(SHORT EXERCISE A)
Can you reproduce word for word the lines of the records starting with the line containing "What is the distance separating the lens from pixel" and going on through the line containing "2102 millimetres", with both of those lines included?

[Start ARTICLE]

1.1. The Government has recently proposed the Green Deal, a revolutionary programme to increase the energy efficiency of the UK’s building stock. Under the Green Deal, millions of electricity bill payers will be able to have new energy saving home improvements without having to front up the cash. Instead, businesses will provide the finance and the necessary materials, equipment and services, getting their money back via the electricity bill.
1.2. At the heart of the offer is the “Golden Rule”: the principle that the estimated savings to the consumer on energy bills will always equal or exceed the cost of the work. The Government hopes that the Green Deal will transform the market, removing a number of barriers that currently put people off energy saving home improvements and assist the UK’s carbon emissions reductions target of 80% by 2050. These Plans could last up to 25 years so customers will need to be confident they will be protected whether as the original owner of the property which has received the improvements, or as buyers of properties with Green Deal Plan installments attached to their energy bills.
1.3. The Green Deal represents a significant opportunity for business. Retailers, trades people, energy companies and investors will have access to a huge and growing market, which could support around 100,000 jobs across the UK within five years according to Government estimates. Consumer confidence in the Green Deal is vitally important and will be for the benefit of the whole sector so it is essential that Green Deal Providers understand and follow the relevant consumer protection laws.
- How will consumer law impact the Green Deal?
2.1. It can often be a difficult technical question as to whether a customer of a business is “a consumer” although under many of the proposals under the Green Deal there will clearly be a contract between the Green Deal Provider of the plan and a “consumer”, for example, a private home owner. In this context, the Green Deal provider is the party who has the ultimate contract with the consumer, which as noted below, may be under a separate finance agreement. It may also be the case that small private landlords will be treated as consumers. Green Deal Providers must therefore be aware of consumer laws in all aspects of their sales and marketing practices.

[End ARTICLE]
[Start DATA]

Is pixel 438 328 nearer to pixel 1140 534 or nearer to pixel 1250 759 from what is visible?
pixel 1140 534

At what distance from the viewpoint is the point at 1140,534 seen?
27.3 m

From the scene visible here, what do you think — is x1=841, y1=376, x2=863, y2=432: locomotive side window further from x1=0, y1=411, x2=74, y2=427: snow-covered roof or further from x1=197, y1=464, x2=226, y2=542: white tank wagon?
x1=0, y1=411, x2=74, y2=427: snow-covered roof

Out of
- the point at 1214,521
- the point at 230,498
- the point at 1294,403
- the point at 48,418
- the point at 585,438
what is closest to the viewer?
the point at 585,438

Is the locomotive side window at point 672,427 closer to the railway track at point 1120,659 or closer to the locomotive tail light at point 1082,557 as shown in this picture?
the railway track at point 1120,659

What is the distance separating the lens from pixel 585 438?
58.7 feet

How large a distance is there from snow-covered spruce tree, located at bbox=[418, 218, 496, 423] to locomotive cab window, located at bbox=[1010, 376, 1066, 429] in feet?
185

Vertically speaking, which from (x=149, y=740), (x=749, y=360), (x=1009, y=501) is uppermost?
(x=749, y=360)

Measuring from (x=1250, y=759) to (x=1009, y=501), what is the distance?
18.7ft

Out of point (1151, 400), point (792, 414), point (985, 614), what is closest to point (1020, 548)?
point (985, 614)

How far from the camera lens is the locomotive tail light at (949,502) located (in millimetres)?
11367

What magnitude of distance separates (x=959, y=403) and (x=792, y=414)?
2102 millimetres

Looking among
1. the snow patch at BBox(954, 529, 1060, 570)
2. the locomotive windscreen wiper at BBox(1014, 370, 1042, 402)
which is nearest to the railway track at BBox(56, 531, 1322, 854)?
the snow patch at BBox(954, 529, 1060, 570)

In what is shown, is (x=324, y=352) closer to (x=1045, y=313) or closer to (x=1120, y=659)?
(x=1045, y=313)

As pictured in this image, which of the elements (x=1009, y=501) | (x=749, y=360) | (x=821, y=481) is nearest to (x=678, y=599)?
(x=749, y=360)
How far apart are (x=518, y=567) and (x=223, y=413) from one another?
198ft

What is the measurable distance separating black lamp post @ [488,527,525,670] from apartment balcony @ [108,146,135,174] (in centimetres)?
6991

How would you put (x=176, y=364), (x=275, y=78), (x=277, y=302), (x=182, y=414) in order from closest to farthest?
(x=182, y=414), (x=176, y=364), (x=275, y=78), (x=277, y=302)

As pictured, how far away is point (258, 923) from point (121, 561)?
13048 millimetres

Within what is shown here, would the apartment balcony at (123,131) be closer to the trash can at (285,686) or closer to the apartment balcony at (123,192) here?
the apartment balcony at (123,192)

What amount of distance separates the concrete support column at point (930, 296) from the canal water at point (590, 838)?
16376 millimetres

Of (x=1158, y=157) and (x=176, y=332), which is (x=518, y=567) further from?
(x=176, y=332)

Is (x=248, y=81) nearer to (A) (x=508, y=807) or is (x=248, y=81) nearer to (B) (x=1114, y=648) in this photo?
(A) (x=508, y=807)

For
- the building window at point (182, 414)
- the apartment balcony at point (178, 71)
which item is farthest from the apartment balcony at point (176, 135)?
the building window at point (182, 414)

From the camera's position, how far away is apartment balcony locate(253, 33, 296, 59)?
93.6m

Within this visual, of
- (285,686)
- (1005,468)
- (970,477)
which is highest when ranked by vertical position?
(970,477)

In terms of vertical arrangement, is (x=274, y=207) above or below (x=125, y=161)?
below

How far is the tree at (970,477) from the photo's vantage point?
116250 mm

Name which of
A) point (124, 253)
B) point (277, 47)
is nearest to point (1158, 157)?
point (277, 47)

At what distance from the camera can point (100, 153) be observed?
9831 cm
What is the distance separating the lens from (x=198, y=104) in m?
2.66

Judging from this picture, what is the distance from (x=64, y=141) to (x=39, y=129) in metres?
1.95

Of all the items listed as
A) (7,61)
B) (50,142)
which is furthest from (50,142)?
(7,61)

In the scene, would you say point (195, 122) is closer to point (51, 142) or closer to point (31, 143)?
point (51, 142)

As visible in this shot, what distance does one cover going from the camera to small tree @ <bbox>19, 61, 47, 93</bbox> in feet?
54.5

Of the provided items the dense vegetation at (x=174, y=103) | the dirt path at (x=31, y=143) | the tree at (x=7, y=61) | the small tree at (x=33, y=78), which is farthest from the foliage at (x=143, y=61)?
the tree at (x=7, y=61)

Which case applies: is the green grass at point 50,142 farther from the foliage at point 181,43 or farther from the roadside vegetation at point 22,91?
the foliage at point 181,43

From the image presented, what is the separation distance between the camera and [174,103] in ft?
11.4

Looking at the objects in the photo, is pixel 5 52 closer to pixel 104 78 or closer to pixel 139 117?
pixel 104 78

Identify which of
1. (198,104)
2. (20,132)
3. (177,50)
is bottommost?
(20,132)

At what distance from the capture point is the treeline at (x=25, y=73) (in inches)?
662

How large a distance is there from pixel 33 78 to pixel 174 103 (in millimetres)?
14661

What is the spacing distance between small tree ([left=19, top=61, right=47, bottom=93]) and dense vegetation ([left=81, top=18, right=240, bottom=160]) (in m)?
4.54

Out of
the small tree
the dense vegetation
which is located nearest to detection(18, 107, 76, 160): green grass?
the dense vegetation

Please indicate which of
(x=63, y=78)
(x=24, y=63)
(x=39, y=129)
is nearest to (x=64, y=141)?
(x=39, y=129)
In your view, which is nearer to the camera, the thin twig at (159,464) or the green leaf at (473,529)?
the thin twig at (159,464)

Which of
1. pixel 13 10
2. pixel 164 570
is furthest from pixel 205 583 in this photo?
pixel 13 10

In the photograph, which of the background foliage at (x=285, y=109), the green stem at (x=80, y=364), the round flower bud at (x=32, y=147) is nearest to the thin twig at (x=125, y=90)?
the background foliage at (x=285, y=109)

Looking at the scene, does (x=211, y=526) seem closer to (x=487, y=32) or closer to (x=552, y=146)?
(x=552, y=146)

[End DATA]

(SHORT EXERCISE B)
Answer these questions about the Green Deal text:
(i) Under the "Golden Rule," how do the estimated savings on energy bills compare with the cost of the work?
(ii) How long could the Green Deal Plans last?
(iii) Around how many jobs could the Green Deal support across the UK within five years, according to Government estimates?

(PROBLEM SOLUTION A)
What is the distance separating the lens from pixel 585 438?
58.7 feet

How large a distance is there from snow-covered spruce tree, located at bbox=[418, 218, 496, 423] to locomotive cab window, located at bbox=[1010, 376, 1066, 429] in feet?
185

Vertically speaking, which from (x=149, y=740), (x=749, y=360), (x=1009, y=501) is uppermost?
(x=749, y=360)

Measuring from (x=1250, y=759) to (x=1009, y=501), what is the distance?
18.7ft

Out of point (1151, 400), point (792, 414), point (985, 614), what is closest to point (1020, 548)?
point (985, 614)

How far from the camera lens is the locomotive tail light at (949,502) located (in millimetres)?
11367

What magnitude of distance separates (x=959, y=403) and (x=792, y=414)?
2102 millimetres

(PROBLEM SOLUTION B)
(i) The savings will always equal or exceed the cost of the work.
(ii) Up to 25 years.
(iii) Around 100,000 jobs.